**Problem details**
Restate exactly, and only, the lines from the one with "Of that group" through the end of the data, with both of those end lines kept. Drop any pictures.
- - -
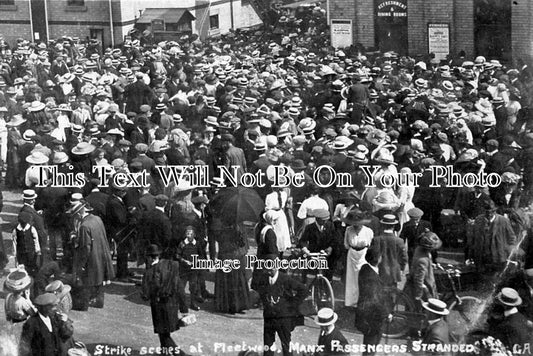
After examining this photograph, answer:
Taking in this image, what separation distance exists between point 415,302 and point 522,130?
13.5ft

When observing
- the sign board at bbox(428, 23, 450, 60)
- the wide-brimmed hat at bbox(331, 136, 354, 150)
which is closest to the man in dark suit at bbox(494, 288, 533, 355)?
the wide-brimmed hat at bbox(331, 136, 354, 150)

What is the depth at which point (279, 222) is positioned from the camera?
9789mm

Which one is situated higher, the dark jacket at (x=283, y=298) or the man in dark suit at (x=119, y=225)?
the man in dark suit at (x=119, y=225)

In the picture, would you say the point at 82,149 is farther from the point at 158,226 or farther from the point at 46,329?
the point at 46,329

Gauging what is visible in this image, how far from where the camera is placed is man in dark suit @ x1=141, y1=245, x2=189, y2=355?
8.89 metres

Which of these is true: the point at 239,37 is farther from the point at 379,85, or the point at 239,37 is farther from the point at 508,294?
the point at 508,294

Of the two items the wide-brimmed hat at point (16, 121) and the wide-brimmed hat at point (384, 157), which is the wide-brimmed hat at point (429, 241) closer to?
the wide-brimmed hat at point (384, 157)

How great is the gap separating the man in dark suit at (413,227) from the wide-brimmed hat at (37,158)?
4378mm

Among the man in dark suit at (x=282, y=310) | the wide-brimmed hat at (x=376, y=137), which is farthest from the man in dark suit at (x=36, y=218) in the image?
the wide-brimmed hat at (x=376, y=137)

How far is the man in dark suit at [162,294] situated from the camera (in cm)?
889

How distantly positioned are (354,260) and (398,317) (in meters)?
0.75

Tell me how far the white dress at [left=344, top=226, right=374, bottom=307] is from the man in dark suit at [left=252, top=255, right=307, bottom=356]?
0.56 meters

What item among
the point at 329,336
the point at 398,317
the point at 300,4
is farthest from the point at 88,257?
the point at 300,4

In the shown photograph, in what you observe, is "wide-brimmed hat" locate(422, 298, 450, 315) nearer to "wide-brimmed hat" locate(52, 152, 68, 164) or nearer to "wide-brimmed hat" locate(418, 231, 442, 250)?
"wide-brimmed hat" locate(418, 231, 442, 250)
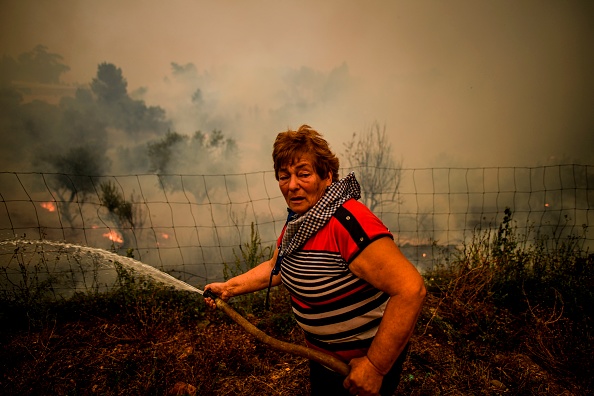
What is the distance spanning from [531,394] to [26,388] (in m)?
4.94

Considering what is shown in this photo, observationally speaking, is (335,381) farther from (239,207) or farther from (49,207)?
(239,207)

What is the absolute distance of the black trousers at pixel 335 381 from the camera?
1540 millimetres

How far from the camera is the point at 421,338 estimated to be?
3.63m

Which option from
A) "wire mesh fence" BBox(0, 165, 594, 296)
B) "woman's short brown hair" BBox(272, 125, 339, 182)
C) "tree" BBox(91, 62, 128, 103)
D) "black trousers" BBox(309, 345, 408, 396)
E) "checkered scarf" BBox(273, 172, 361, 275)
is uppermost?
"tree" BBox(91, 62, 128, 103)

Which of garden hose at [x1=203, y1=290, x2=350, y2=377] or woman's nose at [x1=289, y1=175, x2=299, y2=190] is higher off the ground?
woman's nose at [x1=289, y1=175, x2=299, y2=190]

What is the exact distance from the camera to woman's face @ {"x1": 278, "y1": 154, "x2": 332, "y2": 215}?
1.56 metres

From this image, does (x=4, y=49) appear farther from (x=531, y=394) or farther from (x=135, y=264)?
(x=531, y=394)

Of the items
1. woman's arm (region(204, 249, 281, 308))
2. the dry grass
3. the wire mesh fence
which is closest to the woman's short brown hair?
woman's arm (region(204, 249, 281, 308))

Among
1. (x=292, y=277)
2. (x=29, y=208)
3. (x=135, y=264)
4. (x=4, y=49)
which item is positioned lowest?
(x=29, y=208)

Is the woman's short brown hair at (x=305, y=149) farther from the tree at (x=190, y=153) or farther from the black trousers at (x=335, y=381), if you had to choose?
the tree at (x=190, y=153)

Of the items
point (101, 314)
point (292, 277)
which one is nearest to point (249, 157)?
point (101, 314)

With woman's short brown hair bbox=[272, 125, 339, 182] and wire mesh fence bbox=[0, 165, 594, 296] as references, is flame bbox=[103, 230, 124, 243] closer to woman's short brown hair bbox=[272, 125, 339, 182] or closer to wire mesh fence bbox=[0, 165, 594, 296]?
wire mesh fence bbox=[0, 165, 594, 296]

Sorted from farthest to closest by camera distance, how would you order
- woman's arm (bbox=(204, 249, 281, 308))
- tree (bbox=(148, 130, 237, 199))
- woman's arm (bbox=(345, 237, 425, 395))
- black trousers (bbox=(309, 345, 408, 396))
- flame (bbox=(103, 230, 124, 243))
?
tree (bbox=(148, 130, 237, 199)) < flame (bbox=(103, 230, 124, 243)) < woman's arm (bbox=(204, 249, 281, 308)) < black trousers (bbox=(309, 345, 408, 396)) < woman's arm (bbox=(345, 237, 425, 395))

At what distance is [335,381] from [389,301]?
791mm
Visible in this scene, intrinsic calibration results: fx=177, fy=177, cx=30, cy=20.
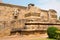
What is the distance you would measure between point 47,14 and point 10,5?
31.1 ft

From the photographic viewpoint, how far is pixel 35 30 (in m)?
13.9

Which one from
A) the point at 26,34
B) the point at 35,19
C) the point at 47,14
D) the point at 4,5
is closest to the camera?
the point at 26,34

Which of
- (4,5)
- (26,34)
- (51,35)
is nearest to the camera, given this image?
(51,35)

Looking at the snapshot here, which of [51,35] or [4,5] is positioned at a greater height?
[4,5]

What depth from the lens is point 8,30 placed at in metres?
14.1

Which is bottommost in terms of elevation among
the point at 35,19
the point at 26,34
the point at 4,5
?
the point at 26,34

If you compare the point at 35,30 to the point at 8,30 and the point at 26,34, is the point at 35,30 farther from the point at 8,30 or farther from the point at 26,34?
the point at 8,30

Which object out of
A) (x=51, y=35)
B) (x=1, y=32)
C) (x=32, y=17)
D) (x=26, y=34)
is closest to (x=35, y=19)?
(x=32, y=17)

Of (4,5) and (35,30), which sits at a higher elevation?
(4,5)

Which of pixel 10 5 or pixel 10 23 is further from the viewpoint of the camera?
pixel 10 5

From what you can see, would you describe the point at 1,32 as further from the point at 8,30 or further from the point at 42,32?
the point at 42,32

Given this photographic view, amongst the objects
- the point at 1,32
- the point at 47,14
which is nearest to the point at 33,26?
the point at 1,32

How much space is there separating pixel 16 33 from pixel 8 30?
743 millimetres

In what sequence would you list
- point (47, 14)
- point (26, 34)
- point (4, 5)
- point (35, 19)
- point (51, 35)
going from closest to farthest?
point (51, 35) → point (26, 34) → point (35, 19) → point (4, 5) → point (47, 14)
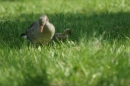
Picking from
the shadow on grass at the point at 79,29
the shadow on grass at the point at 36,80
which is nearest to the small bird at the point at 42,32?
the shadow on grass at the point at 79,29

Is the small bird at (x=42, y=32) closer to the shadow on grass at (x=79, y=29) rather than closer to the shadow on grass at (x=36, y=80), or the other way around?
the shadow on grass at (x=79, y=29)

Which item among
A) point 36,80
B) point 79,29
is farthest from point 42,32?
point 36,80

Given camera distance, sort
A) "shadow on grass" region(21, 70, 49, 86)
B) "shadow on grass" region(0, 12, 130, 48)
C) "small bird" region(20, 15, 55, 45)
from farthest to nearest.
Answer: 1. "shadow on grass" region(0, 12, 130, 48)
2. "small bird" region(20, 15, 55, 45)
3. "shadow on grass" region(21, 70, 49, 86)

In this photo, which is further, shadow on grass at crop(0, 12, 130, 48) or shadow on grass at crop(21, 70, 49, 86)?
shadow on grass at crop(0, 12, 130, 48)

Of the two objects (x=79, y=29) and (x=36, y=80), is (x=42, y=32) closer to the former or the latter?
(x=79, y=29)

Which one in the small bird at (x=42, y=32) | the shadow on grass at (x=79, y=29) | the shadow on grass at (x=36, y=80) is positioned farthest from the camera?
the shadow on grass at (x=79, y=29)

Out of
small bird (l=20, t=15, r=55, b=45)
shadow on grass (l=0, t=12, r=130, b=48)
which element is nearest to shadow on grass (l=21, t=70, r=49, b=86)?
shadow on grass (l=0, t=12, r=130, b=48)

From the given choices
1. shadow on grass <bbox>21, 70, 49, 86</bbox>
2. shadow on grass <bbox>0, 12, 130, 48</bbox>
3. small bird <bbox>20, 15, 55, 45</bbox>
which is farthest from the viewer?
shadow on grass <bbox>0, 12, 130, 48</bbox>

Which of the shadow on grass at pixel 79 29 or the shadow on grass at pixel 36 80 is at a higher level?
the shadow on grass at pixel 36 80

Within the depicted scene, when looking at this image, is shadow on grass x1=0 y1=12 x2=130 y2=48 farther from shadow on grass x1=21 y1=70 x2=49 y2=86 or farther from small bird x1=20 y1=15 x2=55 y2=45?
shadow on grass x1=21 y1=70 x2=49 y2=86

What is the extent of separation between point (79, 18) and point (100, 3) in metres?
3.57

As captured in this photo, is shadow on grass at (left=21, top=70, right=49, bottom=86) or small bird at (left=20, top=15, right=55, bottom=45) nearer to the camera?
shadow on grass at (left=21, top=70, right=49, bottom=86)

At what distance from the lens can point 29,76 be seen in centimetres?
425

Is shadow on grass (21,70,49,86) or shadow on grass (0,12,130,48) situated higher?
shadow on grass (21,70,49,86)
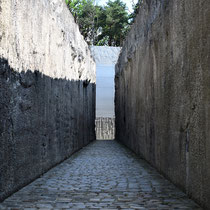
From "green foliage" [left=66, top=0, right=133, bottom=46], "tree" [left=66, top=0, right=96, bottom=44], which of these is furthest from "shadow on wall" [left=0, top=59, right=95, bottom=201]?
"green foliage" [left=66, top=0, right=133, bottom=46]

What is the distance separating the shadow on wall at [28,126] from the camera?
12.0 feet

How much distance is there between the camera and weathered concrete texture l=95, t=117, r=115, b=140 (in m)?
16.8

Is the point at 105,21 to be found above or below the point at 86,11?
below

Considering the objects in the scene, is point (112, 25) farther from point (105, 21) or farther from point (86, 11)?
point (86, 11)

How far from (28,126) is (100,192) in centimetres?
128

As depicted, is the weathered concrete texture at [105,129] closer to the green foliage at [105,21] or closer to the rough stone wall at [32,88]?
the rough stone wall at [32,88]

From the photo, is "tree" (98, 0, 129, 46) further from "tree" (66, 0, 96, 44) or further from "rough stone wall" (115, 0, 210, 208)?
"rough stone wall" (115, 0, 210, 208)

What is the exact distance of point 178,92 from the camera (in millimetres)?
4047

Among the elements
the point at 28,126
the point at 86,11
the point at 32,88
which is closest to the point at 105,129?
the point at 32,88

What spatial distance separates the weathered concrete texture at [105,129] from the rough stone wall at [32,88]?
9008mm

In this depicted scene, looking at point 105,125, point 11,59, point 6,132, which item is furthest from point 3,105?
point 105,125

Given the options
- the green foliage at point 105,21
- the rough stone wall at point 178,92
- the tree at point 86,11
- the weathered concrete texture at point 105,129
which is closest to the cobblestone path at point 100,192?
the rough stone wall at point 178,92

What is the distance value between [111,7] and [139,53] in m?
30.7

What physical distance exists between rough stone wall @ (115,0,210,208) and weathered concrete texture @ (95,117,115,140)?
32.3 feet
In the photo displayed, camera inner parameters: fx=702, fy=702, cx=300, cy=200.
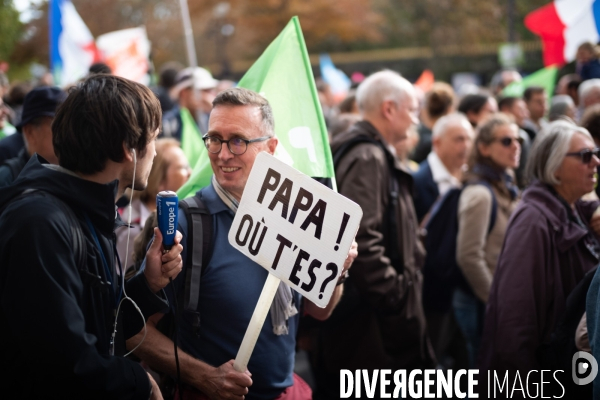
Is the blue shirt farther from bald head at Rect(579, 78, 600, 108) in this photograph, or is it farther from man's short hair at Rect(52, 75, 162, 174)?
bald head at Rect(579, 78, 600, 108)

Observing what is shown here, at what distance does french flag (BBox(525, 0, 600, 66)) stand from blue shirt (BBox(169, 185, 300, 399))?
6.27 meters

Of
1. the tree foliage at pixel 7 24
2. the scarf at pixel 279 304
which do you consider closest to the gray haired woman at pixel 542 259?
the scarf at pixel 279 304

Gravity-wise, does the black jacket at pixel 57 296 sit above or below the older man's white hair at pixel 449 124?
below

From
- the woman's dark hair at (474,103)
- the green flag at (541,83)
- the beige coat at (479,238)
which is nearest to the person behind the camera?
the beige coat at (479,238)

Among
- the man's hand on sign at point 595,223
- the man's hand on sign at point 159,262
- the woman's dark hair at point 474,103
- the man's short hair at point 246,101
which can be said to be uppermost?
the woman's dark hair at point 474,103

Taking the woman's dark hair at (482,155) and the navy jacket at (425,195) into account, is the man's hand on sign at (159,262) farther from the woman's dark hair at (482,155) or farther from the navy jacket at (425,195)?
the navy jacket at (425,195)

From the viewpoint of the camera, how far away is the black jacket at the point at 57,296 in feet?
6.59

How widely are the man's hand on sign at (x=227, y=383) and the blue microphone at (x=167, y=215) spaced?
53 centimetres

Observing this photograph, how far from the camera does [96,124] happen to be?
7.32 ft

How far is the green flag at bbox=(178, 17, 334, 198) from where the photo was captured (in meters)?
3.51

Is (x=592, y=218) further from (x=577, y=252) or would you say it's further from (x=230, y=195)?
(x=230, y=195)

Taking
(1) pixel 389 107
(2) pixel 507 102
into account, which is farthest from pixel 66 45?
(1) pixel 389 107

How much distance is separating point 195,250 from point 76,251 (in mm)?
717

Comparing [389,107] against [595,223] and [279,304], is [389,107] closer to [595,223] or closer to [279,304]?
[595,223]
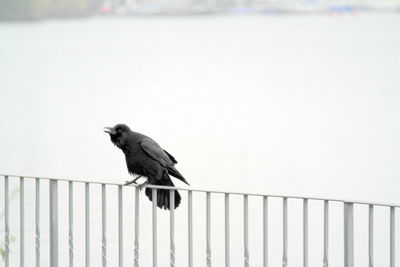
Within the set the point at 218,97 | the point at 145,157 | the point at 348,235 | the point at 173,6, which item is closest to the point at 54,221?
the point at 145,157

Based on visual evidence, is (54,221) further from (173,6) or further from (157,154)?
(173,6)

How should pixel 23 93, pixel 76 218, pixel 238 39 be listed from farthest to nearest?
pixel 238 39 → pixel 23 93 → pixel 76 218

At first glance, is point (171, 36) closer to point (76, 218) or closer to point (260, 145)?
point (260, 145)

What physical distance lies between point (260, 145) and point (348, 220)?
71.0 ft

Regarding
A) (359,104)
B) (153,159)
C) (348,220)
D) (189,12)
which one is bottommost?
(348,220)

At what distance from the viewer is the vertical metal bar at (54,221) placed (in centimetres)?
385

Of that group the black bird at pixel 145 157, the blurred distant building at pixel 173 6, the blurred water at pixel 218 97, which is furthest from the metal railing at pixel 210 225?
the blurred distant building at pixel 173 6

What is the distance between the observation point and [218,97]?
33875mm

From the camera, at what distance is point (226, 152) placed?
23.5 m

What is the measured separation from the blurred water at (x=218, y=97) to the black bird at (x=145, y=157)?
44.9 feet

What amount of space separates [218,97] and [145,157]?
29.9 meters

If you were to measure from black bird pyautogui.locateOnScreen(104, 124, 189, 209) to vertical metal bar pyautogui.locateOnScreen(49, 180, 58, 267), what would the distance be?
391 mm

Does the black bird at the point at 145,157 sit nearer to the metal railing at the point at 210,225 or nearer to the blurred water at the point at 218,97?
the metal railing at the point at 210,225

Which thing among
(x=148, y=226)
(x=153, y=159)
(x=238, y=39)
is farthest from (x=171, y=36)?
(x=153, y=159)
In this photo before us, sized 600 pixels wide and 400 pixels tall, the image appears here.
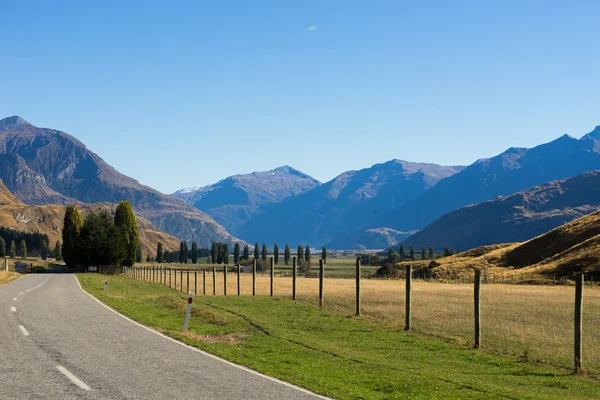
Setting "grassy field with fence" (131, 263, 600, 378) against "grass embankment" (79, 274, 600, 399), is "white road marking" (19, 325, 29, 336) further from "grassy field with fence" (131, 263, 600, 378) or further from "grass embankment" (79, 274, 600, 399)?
- - -
**Exercise response**
Of that group the black bird at pixel 145 157, the blurred distant building at pixel 173 6, the blurred water at pixel 218 97, which is furthest from the metal railing at pixel 210 225?
the blurred distant building at pixel 173 6

What is the distance between the observation point and [218,97]?
33875mm

From the camera, at what distance is point (226, 152) placed?
23.5 m

What is the measured separation from the blurred water at (x=218, y=97) to the black bird at (x=145, y=157)?
44.9 feet

What amount of space separates [218,97] and [145,157]?
29.9 meters

If you were to measure from black bird pyautogui.locateOnScreen(104, 124, 189, 209) to vertical metal bar pyautogui.locateOnScreen(49, 180, 58, 267), what would the distance be?
391 mm

Does the black bird at the point at 145,157 sit nearer to the metal railing at the point at 210,225 or nearer to the blurred water at the point at 218,97?
the metal railing at the point at 210,225

Which thing among
(x=148, y=226)
(x=153, y=159)
(x=238, y=39)
is farthest from (x=171, y=36)?
(x=153, y=159)
In this photo before us, sized 600 pixels wide and 400 pixels tall, the image appears here.
Setting "grassy field with fence" (131, 263, 600, 378) against "grass embankment" (79, 274, 600, 399), is "white road marking" (19, 325, 29, 336) further from "grassy field with fence" (131, 263, 600, 378) or further from "grass embankment" (79, 274, 600, 399)?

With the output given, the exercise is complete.